By Ned Yoxall

It’s usual for those of us here at Data Science for Social Good to want to see our projects thrown into the spotlight. More publicity means a wider audience, which means a greater impact (or so the theory goes).

Yet for my own “Team Charlotte” and our close partners at “Team Nashville”, the recent events in Baton Rouge, St. Paul and Dallas have shone a stark light on what is at stake. Our task is to work with the police departments in our respective cities to predict officers at risk of an adverse interaction with the public, where an “adverse interaction” might mean an excessive use of force, a sustained citizen complaint, or an on-duty injury.

As a Brit, I can’t pretend to make much sense of the complicated maelstrom swirling around race relations and police brutality (perceived or otherwise) here in the US. One thing is certain though; debate swirling around the subject is often remarkably ill-informed. My sense is that this is largely due to a lack of data. True discrimination – or the lack thereof – can only be uncovered once we know the circumstances surrounding each event.

It was against this backdrop that both the Charlotte and Nashville teams visited our departments, and while most of our time was spent in meetings discussing which features might best predict at-risk officers, or asking technical questions about how to link particular tables together, the standout highlight for all of us was a “ride-along” with a police officer.
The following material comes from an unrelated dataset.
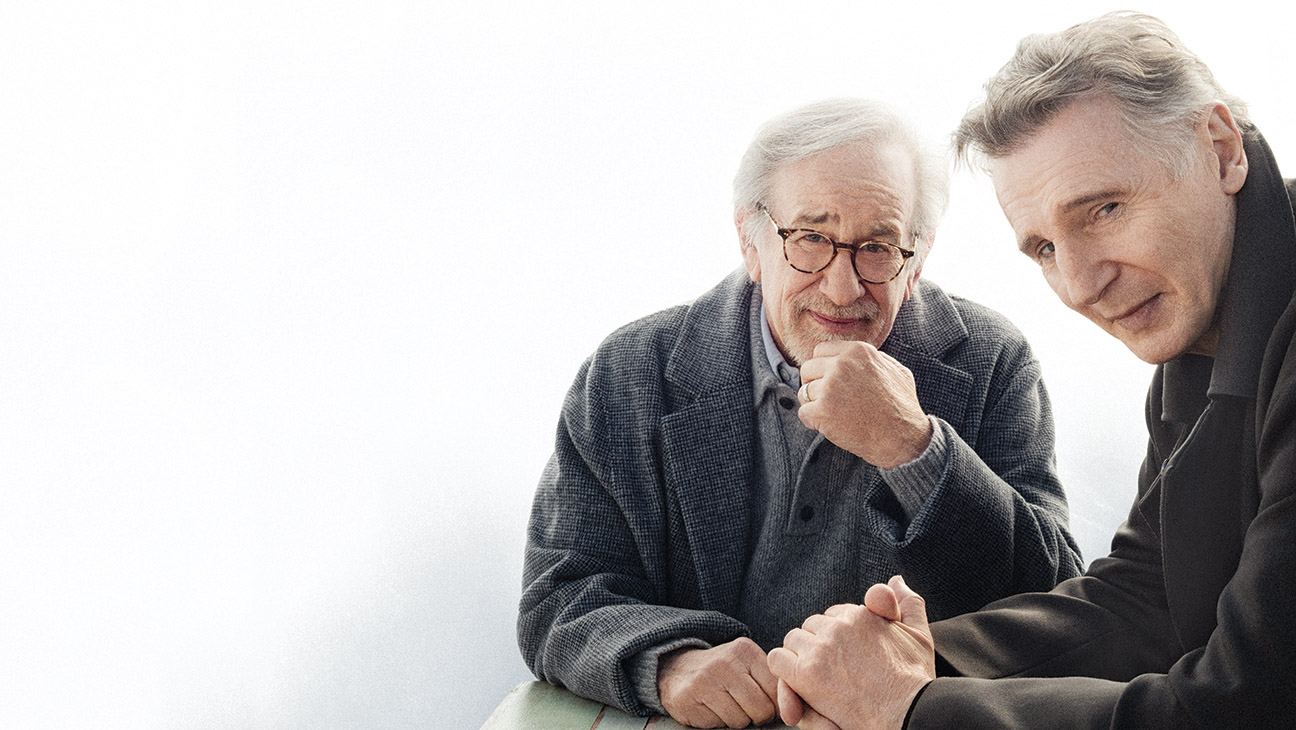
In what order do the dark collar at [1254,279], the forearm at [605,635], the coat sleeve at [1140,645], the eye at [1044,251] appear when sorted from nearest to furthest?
the coat sleeve at [1140,645] < the dark collar at [1254,279] < the eye at [1044,251] < the forearm at [605,635]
Over the course of five hours, I accompanied an officer who had to deal with a host of calls: comforting a mother recently attacked by her armed son, rushing with sirens blaring to the aid of the fire brigade, and placating a 9-year-old boy runaway attempting to escape his mother to name a few. One traffic stop was particularly jarring for me: I asked my officer why he had touched the back of the van he pulled over; the reply was that he wanted to leave his fingerprints on the vehicle in case the driver were to shoot him.

It’s rare in data science to be given such direct access to the people and actions recorded in the data. Not only did this give us a chance to ask questions about data collection and recording; it also gave us an unparalleled opportunity to speak to the officers on the ground. After all, these are the people who know better than anyone the factors that could lead to an adverse incident. We learnt, for example, that answering multiple suicide calls in a short period of time can take a heavy psychological toll, as can the collapse of family life following a divorce, or the death of a parent.

These examples may sound like statements of the excruciatingly obvious to you. But without my experience in that passenger’s seat I would have found it all too easy to treat an officer like a robot, completely unaffected by the context of their life and circumstance when making split-second decisions in the line of duty. Without these ride-alongs all I had was a stereotype of police officers derived from news media, television, and movies.

I was also reminded that such expressions of human nature are not limited to the officers on the front line. Supervisors who judge whether an incident is deemed adverse can also err; their judgement will not be perfect 100% of the time. Putting my data science hat back on, this means that we need to apply a healthy dose of skepticism to our data; real life is messy, relational databases are not.

All of this leads me to believe that the difference between what gets recorded in a database and the nuance of what happens on the ground should be accepted in the wider discussion about the relationship between the police and the public. Within the police force there are as many opinions about how things should be run as there are officers, and a binary and moralistic view of “the police” being “right” or “wrong” is too often a gross over-simplification.

And so we need to bring this insight that “the police” can not be treated as one homogeneous group to our work. When building our model predicting officers at risk of an adverse incident, we’ll be looking for ways to include as many contextual features as possible so that we capture as much nuance as possible. Our hope is that this will allow us to create a system that will make both the police and the public safer. It may also restore a little trust in the police force, which, in turn, would be a vital first step along the road to reconciliation.